淩雲軒,寂寥空曠,大雨齊刷刷地打在山茶花樹上,擊落了不少開得正豔的茶花,散落在土地中,染滿泥土,淒豔而殘敗。
屋外的青竹,在狂風中劇烈搖晃著,攔腰吹斷了不少。
不到一會兒,淩雲軒就像被洗劫了一番,枯枝碎葉散落一地,殘破不堪,雜亂而淒冷。
韓烈風處理完後事,進屋來取韓夫人的遺體,竟看到夏玉崢還站在淩雲軒門口,他急忙跑了過去,不敢置信道:“懷郡王,您怎還站在這裏,快快到客廳避雨吧?”

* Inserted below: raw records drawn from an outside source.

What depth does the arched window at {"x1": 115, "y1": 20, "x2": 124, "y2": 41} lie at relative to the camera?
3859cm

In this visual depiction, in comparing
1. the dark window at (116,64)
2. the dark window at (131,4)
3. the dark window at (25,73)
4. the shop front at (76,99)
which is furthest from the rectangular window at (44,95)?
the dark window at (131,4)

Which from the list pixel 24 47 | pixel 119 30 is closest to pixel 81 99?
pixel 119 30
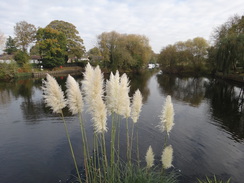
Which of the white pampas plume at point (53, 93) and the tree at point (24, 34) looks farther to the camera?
the tree at point (24, 34)

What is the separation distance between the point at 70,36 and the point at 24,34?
1335 cm

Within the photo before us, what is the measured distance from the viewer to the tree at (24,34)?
43.2m

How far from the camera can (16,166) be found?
740 cm

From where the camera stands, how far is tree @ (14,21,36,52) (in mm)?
43156

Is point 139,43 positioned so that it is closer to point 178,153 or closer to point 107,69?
point 107,69

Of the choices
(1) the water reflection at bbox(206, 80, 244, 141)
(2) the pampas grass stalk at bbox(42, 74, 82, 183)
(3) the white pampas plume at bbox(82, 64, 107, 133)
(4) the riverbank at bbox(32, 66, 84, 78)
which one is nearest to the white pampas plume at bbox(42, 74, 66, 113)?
(2) the pampas grass stalk at bbox(42, 74, 82, 183)

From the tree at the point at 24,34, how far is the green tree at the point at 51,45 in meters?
3.35

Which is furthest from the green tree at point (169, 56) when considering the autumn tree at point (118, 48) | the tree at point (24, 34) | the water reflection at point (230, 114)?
the tree at point (24, 34)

夏玉崢的臉色蒼白,笑了笑,“將軍不必顧我,快去看看雲綺如何了。”
韓烈風沉重地歎了一口氣,隻得進屋看看情況,不料他剛進院子,就見百裏寒一手撐著傘,一手推著百裏華卿,緩緩出來了。
百裏華卿身旁的不遠處,鬱修抱著韓雲綺,由之後趕來的筱蝶打著傘,五人似乎打算回百裏府。

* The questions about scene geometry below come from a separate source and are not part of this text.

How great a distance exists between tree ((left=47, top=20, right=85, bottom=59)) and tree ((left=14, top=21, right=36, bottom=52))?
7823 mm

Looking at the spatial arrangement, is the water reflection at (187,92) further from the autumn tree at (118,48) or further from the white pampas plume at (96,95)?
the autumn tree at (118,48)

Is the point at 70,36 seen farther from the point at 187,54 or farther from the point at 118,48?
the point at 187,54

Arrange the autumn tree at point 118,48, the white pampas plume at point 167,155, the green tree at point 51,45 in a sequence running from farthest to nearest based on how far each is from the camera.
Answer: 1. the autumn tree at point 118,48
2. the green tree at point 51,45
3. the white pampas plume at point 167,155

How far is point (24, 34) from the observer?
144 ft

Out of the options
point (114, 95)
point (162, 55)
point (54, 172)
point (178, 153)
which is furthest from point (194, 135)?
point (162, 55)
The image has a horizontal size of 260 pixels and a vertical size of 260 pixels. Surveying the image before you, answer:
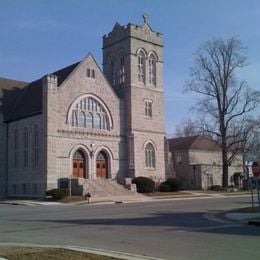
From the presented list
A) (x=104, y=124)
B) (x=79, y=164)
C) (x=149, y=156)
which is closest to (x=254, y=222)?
(x=79, y=164)

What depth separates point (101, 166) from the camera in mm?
51750

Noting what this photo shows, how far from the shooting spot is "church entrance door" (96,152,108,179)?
168 feet

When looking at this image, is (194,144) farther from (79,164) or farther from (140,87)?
(79,164)

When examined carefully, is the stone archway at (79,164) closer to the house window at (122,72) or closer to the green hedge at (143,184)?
the green hedge at (143,184)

夏玉崢一見鬱修懷中的韓雲綺,眸色一變,正要抬步趕過去,不料在雨中站得太久,雙腳早已麻痹,腳一軟,身子瞬間往下墜。
“郡王小心!”清竹眼疾手快,丟下雨傘,立刻扶住了他。
夏玉崢苦笑著推開他,“我沒事。”
他緩了緩,重新邁開腳,小心地來到鬱修身旁,看著韓雲綺道:“雲綺怎麼了?”
百裏華卿打量了渾身濕透的夏玉崢一眼,不冷不淡道:“傷心過度,加之近日大婚,積勞成疾,所以睡著了。”

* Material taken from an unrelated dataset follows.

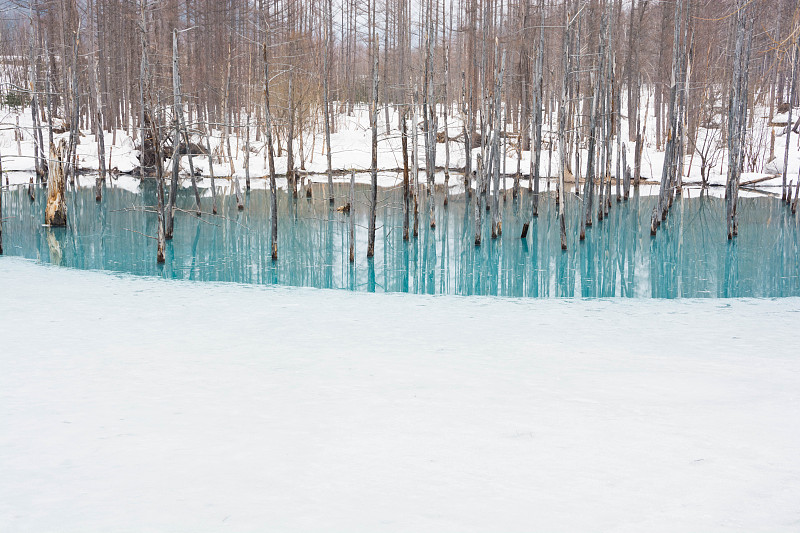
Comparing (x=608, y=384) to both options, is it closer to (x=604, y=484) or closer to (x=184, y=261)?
(x=604, y=484)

夏玉崢有些不信,看向韓雲綺蒼白的臉,顯然是失血過多的症狀,他張了張嘴,還想問些什麼。
“回府吧。”百裏華卿淡淡道。
百裏寒朝夏玉崢頷首,禮貌地行了一禮,接著便推著百裏華卿離開了。
鬱修沒有多言,抱著韓雲綺一同離開了。
夏玉崢望著五人的背影,麵容蕭瑟平靜,唯獨那雙溫潤的雙眸,蘊藏了太多情感,複雜深沉,難以言喻。
他目送著他們,直至沒了身影。
韓烈風派人取走韓夫人的遺體,出了院子看到他,不由得歎道:“命裏有時終須有,命裏無時莫強求,懷郡王,請回吧。”
夏玉崢微微一笑,頷首,步履沉重地離開了。
出了韓府,他看向百裏府的方向,淡淡道:“清竹,讓衛影來見我。”
清竹微驚,衛影是郡王爺最親近的心腹,若不是重要的事情,從不會輕易召見,難道郡王爺有什麼重大決定了?
清竹不敢耽擱,立刻招來管家通知衛影。
懷郡王府。
夏玉崢回了內室,將濕衣換下後,便端坐在了亭子裏。
衛影得到通知,第一時間趕了過來,見到主子心事重重的模樣,他蹙眉喚道:“郡王?”
夏玉崢抬眸看了他一眼,笑道:“你來了?”
衛影頷首,“不知郡王找我,所為何事?”
“擊敗百裏公子的計劃,成功的機會有幾成?”他抬手,示意衛影坐下來談。
衛影坐到他對麵,不解,“郡王為何如此問?”
“你也沒有把握吧?”夏玉崢一笑。
衛影有些不悅,“郡王,你難道念及韓雲綺是百裏公子的妻子,所以打算放棄複仇計劃?”
夏玉崢不語。
衛影臉色有些不好看,“懷郡王別忘了,我們還有二皇子,如今皇上十分中意他,若我們能成功扶他坐上皇位,就一定能公開當初的一切,為先郡王複仇!”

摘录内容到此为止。